Organizing committee




Ludger Paehler

Ludger is a fourth-year PhD candidate at TU Munich with a MSc in Applied Mathematics from Imperial College London. His research interests lie at the intersection of scientific computing and machine learning with a focus on enabling uncertainty quantification and Bayesian analysis in large-scale fluid dynamics applications on high-performance computing systems. He assisted in the organization of the "Machine Learning for Physical Systems" symposium at the ECCOMAS World Congress of Computational Mechanics.








William S. Moses

William is a final year Ph.D. Candidate at MIT, where he also received his M.Eng in electrical engineering and computer science (EECS) and B.S. in EECS and physics. His interests lie at the intersection of computer systems and machine learning, developing systems that automatically enable non-experts to leverage the latest in high-performance computing and ML. Within the field, he is known for developing Enzyme (NeurIPS '20), an automatic differentiation tool for LLVM capable of differentiating code in a variety of languages, after optimization, and for a variety of architectures (CPU and GPU). He has also worked on the Tensor Comprehensions framework for synthesizing high-performance GPU kernels of ML code, the Tapir compiler for parallel programs (best paper at PPoPP '17), and compilers that use machine learning to better optimize. He is a recipient of the U.S. Department of Energy Computational Science Graduate Fellowship and the Karl Taylor Compton Prize, MIT's highest student award.





Assefaw Gebremedhin

Assefaw is an associate professor in the School of Electrical Engineering and Computer Science at Washington State University (WSU), where he leads the Scalable Algorithms for Data Science lab. His current research interests include: data science and AI, combinatorial scientific computing (CSC), high-performance computing, pervasive computing, and applications in energy systems, cybersecurity, and healthcare. In 2016, he received a National Science Foundation CAREER award for work on fast and scalable combinatorial algorithms for data analytics. His contribution to CSC includes algorithms and software tools for exploiting sparsity in derivative computation via automatic differentiation. He has served as co-chair of the SIAM Workshop on Combinatorial Scientific Computing in 2016, as mini-symposia organizer in numerous SIAM conferences, and routinely serves on program committees of major conferences. He recently (2020) organized a Virtual AI Mini-Summit at WSU that featured speakers from PNNL, Microsoft Research and WSU on wide-ranging topics in AI and applications in science and engineering.




Maria I. Gorinova

Maria is a final year PhD student at the University of Edinburgh and a Machine Learning Research Engineer at Twitter Cortex. Her research interests encompass mainly probabilistic programming and improving Bayesian inference for probabilistic programs through program analysis. More generally, she is interested in tools for machine learning and the way they can empower future research. She has developed SlicStan, a self-optimising and more composable version of the popular probabilistic programming language Stan (POPL '19), and has also contributed to the automatic reparametrization procedure of the deep probabilistic programming language Edward2 (ICML '20).







Jan Hückelheim

Jan is an Assistant Computer Scientist at Argonne National Laboratory. He received his Ph.D. from Queen Mary University of London in 2017, and has been working on automatic differentiation (AD) for parallel architectures, formal software verification, performance engineering, and compiler technologies since then. He has organized or co-organized the annual workshop on AD, and a weekly seminar series at Argonne, and contributed to the development of multiple AD tools, including the popular Tapenade tool.
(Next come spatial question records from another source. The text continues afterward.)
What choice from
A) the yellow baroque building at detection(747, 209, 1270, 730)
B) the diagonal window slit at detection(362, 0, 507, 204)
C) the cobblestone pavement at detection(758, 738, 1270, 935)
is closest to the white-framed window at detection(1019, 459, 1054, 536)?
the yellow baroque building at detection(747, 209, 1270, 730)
Sri Hari Krishna Narayanan

Sri is a Computer Scientist at Argonne National Laboratory. He conducts research in automatic differentiation, develops AD tools, and applies them to applications from different scientific domains. He has co-organized the EuroAD workshop in 2017 and 2020, a seminar series at Argonne, and co-organized a tutorial on AD at SIAM Conference on Computational Science and Engineering 2021.